The Hunna are blowing up. After a summer of festivals including Reading and Leeds, and the holy grail of the Radio 1 playlist, the debut album has arrived and they have embarked on a tour of the UK.
I had seen The Hunna at Reading; they produced the most exciting daytime set that I witnessed in front of a largely sober crowd, and the set culminated with a smashed guitar – clichéd perhaps, but what an atmosphere. The Hunna went on my list of ‘bands to see again’, and I was fortunate enough to get tickets to the gig in Bristol, which was a sell-out.
It was my first time at Thekla, one of Bristol’s most iconic venues. Thekla lived its previous life as a cargo-ship, and you descend into the belly of the beast to reach the stage. The dark, metallic surroundings give the place an incredible feel.
This was the indie-rockers’ first headline tour, but you wouldn’t have known it
Thekla has a habit of attracting some of the best up-and-coming artists, recently playing host to The Sherlocks, the Sheffield-bred Courteeners-esque four-piece, amongst others. The Hunna did not behave like a band that were up-and coming, however. They pounced on to the stage with a certain swagger as ‘I’m On A Boat’ by the Lonely Island played behind them. They were loving it. This was the indie-rockers’ first headline tour, but you wouldn’t have known it. ‘You and Me’ opened the set, with the crowd screaming the words back at Ryan Potter almost before he could get them out. This didn’t stop all night, and it became clear that The Hunna already have a dedicated following.

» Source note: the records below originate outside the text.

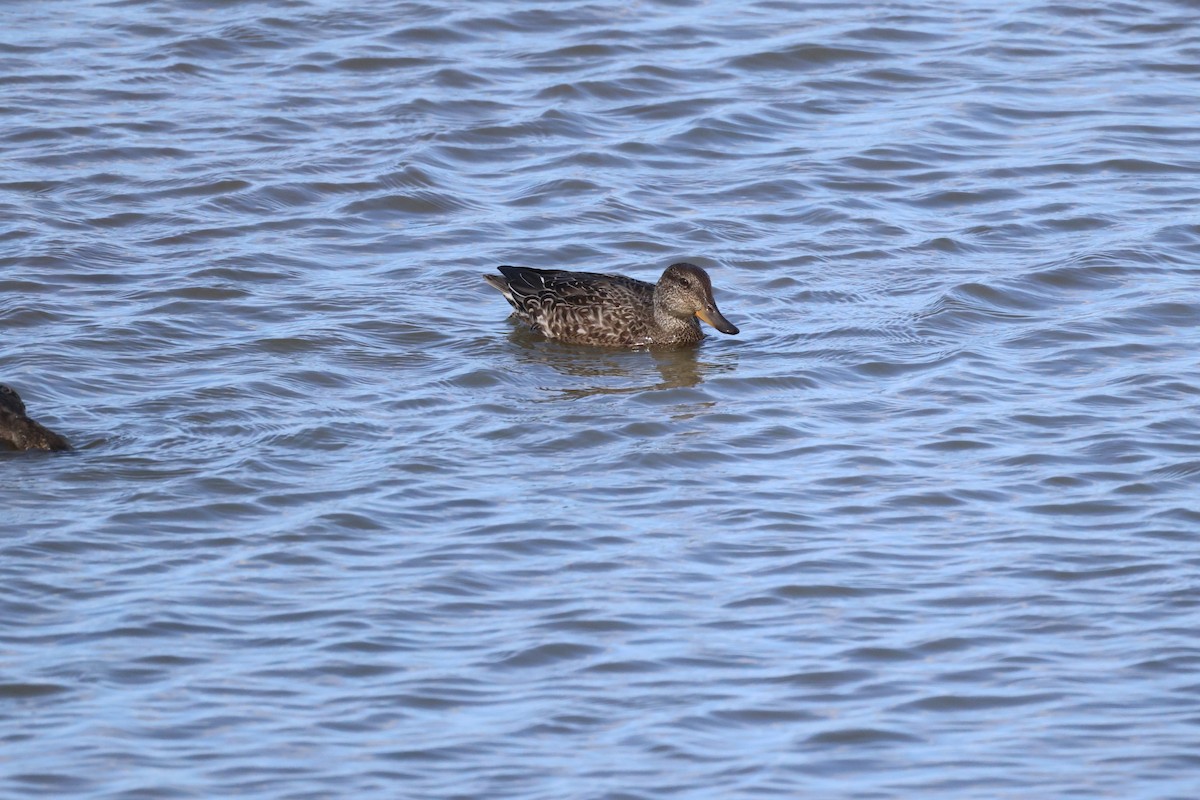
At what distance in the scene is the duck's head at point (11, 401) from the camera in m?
8.38

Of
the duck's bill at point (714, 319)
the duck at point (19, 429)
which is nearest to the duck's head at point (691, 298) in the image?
the duck's bill at point (714, 319)

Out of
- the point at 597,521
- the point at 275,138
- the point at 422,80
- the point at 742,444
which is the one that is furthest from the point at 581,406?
the point at 422,80

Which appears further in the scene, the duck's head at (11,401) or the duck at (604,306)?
the duck at (604,306)

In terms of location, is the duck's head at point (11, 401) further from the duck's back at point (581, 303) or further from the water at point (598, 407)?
the duck's back at point (581, 303)

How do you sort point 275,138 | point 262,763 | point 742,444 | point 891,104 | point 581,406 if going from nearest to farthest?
1. point 262,763
2. point 742,444
3. point 581,406
4. point 275,138
5. point 891,104

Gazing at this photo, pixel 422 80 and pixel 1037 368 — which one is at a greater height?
pixel 422 80

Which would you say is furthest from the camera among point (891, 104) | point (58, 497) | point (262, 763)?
point (891, 104)

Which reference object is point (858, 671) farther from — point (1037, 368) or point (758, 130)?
point (758, 130)

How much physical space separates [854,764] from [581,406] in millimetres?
3970

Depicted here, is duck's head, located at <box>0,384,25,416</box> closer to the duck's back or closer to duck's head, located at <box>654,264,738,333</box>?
the duck's back

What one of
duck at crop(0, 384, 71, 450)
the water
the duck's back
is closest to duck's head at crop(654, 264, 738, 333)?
the duck's back

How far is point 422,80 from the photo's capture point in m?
15.2

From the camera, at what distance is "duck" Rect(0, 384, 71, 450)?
8.36 metres

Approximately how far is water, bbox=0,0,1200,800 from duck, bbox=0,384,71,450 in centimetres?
18
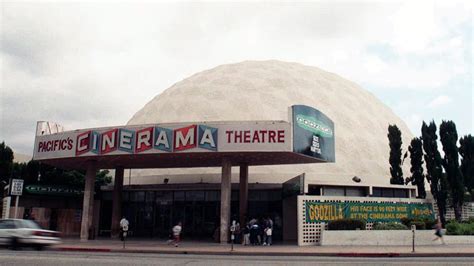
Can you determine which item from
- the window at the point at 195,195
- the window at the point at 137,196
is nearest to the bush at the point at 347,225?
the window at the point at 195,195

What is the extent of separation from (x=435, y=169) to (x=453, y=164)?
61.8 inches

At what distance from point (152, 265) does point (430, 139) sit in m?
30.5

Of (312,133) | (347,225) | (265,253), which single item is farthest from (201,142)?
(347,225)

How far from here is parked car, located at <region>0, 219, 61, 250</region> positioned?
70.3 ft

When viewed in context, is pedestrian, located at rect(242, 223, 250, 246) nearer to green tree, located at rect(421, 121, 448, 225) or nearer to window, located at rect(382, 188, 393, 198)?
window, located at rect(382, 188, 393, 198)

Potter’s vocals were excellent throughout. The songs have a touch of teen angst, mostly about trying to get the girl, or trying to get her back. He belted the lyrics out with genuine passion, which, combined with his high-pitched vocals, cut through the band. The energy that the band gave off fed into the crowd, with almost everyone bouncing from the beginning. Potter’s shirt was off before we got halfway; unfortunately this gave several sweaty guys in the crowd a licence to do the same.
‘We Could Be’ showcased the band’s obvious confidence. The lyrics claim ‘I bet you wish that you bothered, when this band gets uncovered’ and they sample their own song ‘Bonfire’, something that I personally dislike but the crowd seemed to enjoy. ‘Bonfire’ and ‘She’s Casual’, two of the band’s bigger hits, were saved towards the end of the set. However, the album tracks, while all good, somewhat melted into one. The Hunna have a distinctive sound, but the variance between songs is sometimes lacking, despite almost all of them being catchy and radio-friendly. Complexity is occasionally missing, for example, in ‘Piece by Piece’ where the same simple guitar riff is played for most of the song. The entire set was great fun though and every song was enjoyable; what they may lack in originality, they certainly make up for in enthusiasm and energy.
The Hunna went on stage determined to have a good time and they delivered a fantastic gig. Despite not being the most original, they do crowd-pleasing indie-rock exceptionally well. As a band they were tight, and Ryan Potter’s vocals were stunning live. They’ll definitely stay on my list.